■ **Prompt 1**: Set down the passage of the Durango mail article from "Minor inconvenience for" to "cause for alarm.", word for word.
■ **Prompt 2**:
Answer these questions from the Durango mail article:
(a) In which city will Durango's mail now be processed?
(b) How much money does the agency-wide plan aim to save, and by what year?
(c) How large is the retiree health-care investment that Congress requires of the Postal Service each year?
START Extract
Minor inconvenience for Durangoans comes with cost-saving move for Postal Service

The U.S. Postal Service has seen its bread and butter grow ever thinner in the last five years, with the compounding negatives of electronic communication-related diminishing mail volume and a debilitating recession. Add to that a congressionally mandated retiree health-care investment of $5.5 billion each year, and the post office faces a growing challenge in remaining both functional and solvent. In such a context, the agency must find ways to cut costs, and consolidating its sorting centers is one such method and Durango’s mail will now be processed well south of the state line in Albuquerque. It should neither be a shock nor cause for alarm.

The move is part of an agency-wide plan to save $20 billion by 2017 and has been thus far addressed with a combination of rate increases and office closures. That necessary pain has been spread across the country and felt more acutely in smaller communities where postal service has been limited or curtailed. By moving Durango’s mail-processing function to Albuquerque, the Postal Service aims to consolidate the function, saving money but not affecting service. The agency says the change will not affect length of delivery and that local mail will still arrive overnight as it always has. Some pickup times will be moved up, though, so customers will have a minor adjustment to the change.

None of the changes are unexpected, and the Postal Service’s assurance that they will result in minimal service disruption should provide some comfort. Nevertheless, the mail and shipping climate has shifted notably in the last decade, and the post office is taking the brunt of the attendant medicine. Email and online bill paying options have taken a big bite out of the USPS’ first-class mail operation, and competing shipping retailers share a big percentage of the parcel pie. That leaves the Postal Service hungry for the things people least want to see in their mailboxes: bulk mail. Presorted mailers and other advertising are increasingly important to the Postal Service’s bottom line as they are diminishingly welcomed by their recipients. The combined effect is not a formula for growth, and the result is a post office in a pickle.

All told, moving Durango’s mail processing service to Albuquerque is an easy pill to swallow given the larger and growing challenges the Postal Service is facing. It is hardly unexpected that the agency will have to make significant changes to stay relevant and solvent as the way people communicate and conduct their business continues to shift. For now, the adjustment looks to have little practical effect on mailing and receiving letters and parcels in Durango and given the magnitude of the Postal Service’s challenge, that is very good news.
END Extract
START Record set
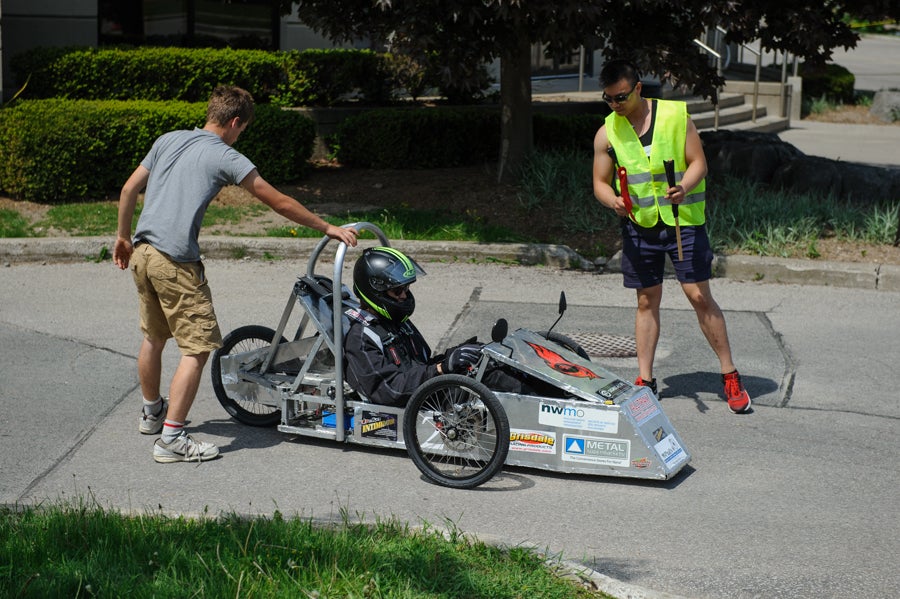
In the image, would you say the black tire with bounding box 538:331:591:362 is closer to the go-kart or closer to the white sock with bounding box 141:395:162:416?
END Record set
START Record set
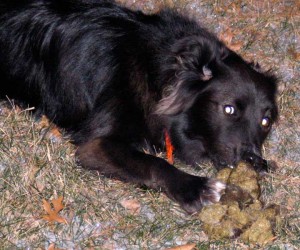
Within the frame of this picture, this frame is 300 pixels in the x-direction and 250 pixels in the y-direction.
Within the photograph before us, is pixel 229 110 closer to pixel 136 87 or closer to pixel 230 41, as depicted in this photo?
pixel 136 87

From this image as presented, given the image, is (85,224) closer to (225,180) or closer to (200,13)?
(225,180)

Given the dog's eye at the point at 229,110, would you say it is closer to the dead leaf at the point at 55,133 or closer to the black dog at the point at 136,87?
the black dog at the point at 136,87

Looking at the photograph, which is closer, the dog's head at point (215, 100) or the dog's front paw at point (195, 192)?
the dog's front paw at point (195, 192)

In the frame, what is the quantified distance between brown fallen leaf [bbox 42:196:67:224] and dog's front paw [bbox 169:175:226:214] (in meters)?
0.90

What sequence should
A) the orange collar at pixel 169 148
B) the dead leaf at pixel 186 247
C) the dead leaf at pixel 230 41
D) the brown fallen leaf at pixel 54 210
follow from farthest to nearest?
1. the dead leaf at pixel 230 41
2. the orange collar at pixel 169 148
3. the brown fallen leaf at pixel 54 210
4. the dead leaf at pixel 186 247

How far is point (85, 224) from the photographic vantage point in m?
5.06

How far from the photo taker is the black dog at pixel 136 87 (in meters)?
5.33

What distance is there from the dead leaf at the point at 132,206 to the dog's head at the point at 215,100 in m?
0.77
END Record set
START Record set
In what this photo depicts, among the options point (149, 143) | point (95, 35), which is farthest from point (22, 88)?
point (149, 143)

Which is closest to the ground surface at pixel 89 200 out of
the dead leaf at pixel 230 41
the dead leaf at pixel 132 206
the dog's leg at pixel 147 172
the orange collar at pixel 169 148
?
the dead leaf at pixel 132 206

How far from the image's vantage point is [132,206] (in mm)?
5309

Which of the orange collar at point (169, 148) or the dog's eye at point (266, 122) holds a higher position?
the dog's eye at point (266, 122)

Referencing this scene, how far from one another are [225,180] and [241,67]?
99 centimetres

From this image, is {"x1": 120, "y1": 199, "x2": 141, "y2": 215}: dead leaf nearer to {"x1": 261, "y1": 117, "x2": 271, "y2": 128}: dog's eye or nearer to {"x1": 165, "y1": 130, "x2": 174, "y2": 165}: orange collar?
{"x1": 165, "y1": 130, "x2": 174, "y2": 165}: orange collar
END Record set
■ **Answer space 1**:
Minor inconvenience for Durangoans comes with cost-saving move for Postal Service

The U.S. Postal Service has seen its bread and butter grow ever thinner in the last five years, with the compounding negatives of electronic communication-related diminishing mail volume and a debilitating recession. Add to that a congressionally mandated retiree health-care investment of $5.5 billion each year, and the post office faces a growing challenge in remaining both functional and solvent. In such a context, the agency must find ways to cut costs, and consolidating its sorting centers is one such method and Durango’s mail will now be processed well south of the state line in Albuquerque. It should neither be a shock nor cause for alarm.

■ **Answer space 2**:
(a) Albuquerque
(b) $20 billion by 2017
(c) $5.5 billion each year